------ Texte fourni ------
Le récit de la prise de Guingamp en 1489 selon d'Argentré
Notons que ce récit fut écrit par d'Argentré en 1553, selon des détails conservés par la tradition orale.
Le siège et les combats.
" Le 9 janvier 1489, des éclaireurs, conduits par le capitaine de Saint-Pierre, le sénéchal de Toulouse et le seigneur de La Forest, furent envoyés par le vicomte de Rohan pour reconnaître Guingamp, et l'investir. Les jeunes gens de la ville, commandés par Gouicquet , repoussèrent cette avant-garde, et la forcèrent à rétrograder. Les Français prirent un détour, et, le lendemain , ils pénétrèrent dans les faubourgs de Montbareil et de Porz-Anquen, qu'ils brûlèrent.
Le vicomte de Rohan établit son quartier général à Sainte-Croix. Le siège ne commença que le 18 janvier, par l'attaque du fort de Saint-Léonard contre lequel fut dressée une batterie de trois longues couleuvrines. Gouicquet ne laissa pas à l'ennemi le temps d'en faire usage et une vigoureuse sortie, hacha les canonniers sur leurs pièces, et s'en serait emparé, si toute l'armée ne s'était portée en cet endroit. Devant des forces centuples, il se retira prudemment. Tandis que l'artillerie battait des murailles trop faibles pour résister longtemps, le vicomte fit ouvrir, au pied de la colline, une large et profonde tranchée qui devait couper toute communication entre le fort et Guingamp.
Gouicquet se voyant ainsi traqué, résolut de rentrer aussitôt dans la ville; les Français, qui devinèrent son dessein, se jetèrent en masse pour lui barrer le passage. Alors, le capitaine, excitant sa petite troupe du geste et de la voix , se précipite comme une avalanche du haut de la montagne, enfonce et culbute les rangs ennemis, incapables de résister à un pareil choc. Le sang-froid du chef breton égale son impétueux courage: il y soutient toute la nuit des attaques acharnées et incessantes , et, à la pointe du jour, il rentre a reculons dans Guingamp, laissant les assiégeants stupéfaits de tant d'habileté et de tant d'audace.
------ Extraits de données ------
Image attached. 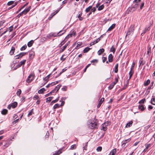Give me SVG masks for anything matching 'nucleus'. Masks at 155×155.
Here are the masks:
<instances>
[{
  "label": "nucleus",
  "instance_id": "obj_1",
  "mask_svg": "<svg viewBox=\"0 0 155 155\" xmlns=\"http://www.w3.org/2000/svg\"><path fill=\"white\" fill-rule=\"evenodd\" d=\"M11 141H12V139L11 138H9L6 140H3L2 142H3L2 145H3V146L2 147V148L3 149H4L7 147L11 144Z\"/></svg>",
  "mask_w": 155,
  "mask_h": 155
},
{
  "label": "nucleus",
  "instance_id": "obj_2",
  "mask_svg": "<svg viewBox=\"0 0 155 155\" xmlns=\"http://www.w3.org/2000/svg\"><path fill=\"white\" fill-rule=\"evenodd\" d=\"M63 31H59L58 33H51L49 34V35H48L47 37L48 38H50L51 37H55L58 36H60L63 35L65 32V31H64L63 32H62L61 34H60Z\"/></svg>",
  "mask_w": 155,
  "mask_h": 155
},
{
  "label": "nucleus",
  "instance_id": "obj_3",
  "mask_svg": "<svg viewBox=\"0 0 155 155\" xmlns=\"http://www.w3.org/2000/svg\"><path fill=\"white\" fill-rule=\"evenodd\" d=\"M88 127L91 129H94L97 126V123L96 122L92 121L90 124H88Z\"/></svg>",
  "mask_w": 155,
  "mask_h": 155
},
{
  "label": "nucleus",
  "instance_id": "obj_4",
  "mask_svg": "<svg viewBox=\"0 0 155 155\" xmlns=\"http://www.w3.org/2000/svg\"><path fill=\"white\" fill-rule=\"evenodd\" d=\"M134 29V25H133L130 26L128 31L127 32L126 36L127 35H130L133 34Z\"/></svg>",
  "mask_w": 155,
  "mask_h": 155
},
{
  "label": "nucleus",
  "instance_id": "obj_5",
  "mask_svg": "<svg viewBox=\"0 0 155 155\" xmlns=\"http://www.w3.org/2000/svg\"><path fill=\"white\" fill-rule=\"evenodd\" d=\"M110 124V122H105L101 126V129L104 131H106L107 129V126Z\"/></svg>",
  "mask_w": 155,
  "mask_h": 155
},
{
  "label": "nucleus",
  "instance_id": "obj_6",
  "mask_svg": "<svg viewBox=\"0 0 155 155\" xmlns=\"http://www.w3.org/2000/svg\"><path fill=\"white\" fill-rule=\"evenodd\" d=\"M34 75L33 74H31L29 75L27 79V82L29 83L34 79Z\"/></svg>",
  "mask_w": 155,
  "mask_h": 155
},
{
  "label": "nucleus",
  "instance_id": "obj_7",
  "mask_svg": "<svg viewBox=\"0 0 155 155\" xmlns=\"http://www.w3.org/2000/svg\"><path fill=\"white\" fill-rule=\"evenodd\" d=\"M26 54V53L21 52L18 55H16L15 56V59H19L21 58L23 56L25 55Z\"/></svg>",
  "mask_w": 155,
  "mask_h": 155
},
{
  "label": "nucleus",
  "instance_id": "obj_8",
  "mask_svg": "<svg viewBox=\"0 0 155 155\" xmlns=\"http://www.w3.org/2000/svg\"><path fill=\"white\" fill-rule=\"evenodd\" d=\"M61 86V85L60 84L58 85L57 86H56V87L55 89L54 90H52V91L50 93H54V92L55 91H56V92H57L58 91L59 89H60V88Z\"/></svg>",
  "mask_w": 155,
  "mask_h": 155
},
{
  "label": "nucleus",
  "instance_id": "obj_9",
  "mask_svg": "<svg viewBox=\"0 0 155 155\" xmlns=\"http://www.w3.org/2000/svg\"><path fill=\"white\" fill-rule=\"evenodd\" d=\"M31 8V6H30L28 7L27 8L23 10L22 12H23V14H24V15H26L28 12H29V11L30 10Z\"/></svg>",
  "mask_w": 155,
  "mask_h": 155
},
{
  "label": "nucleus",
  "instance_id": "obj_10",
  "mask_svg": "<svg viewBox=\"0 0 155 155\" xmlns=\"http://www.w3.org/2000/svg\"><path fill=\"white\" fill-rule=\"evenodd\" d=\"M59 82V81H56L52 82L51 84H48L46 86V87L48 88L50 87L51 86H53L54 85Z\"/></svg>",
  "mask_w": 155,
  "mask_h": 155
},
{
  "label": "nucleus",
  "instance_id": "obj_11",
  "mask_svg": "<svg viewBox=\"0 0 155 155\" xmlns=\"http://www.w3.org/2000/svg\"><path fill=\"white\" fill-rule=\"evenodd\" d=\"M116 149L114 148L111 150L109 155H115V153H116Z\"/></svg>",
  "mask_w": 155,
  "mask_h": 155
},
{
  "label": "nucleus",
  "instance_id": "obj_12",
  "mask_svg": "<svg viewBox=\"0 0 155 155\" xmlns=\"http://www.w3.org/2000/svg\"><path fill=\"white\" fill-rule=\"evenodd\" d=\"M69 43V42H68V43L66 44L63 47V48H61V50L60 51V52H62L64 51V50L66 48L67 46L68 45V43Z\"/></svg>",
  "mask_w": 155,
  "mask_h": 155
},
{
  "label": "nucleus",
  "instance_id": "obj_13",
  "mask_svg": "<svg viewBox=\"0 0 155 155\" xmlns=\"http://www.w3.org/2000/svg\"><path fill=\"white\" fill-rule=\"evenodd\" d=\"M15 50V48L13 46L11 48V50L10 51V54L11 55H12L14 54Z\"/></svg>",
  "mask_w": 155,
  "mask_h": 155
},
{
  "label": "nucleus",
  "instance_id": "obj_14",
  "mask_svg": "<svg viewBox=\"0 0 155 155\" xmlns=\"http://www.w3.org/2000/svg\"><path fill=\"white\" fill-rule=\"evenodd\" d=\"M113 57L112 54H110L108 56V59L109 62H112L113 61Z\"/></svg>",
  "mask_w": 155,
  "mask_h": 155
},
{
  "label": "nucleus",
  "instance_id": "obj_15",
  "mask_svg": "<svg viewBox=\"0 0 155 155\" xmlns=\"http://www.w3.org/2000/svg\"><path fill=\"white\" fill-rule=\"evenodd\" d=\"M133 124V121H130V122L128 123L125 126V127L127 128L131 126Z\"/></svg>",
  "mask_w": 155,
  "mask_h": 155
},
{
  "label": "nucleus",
------
Condensez sous forme de liste le paragraphe du récit de la prise de Guingamp qui commence par « Le vicomte de Rohan établit son quartier général », en conservant ses faits principaux.

* [Corrigé]
- Le vicomte de Rohan installe son quartier général à Sainte-Croix.
- Le siège ne débute que le 18 janvier, par l'attaque du fort de Saint-Léonard, face auquel est dressée une batterie de trois longues couleuvrines.
- Gouicquet lance une vigoureuse sortie et taille en pièces les canonniers. Il se serait emparé des pièces si toute l'armée ne s'était portée à cet endroit.
- Devant des forces centuples, il se retire prudemment.
- Tandis que l'artillerie bat des murailles trop faibles pour résister longtemps, le vicomte fait ouvrir au pied de la colline une large et profonde tranchée. Elle doit couper toute communication entre le fort et Guingamp.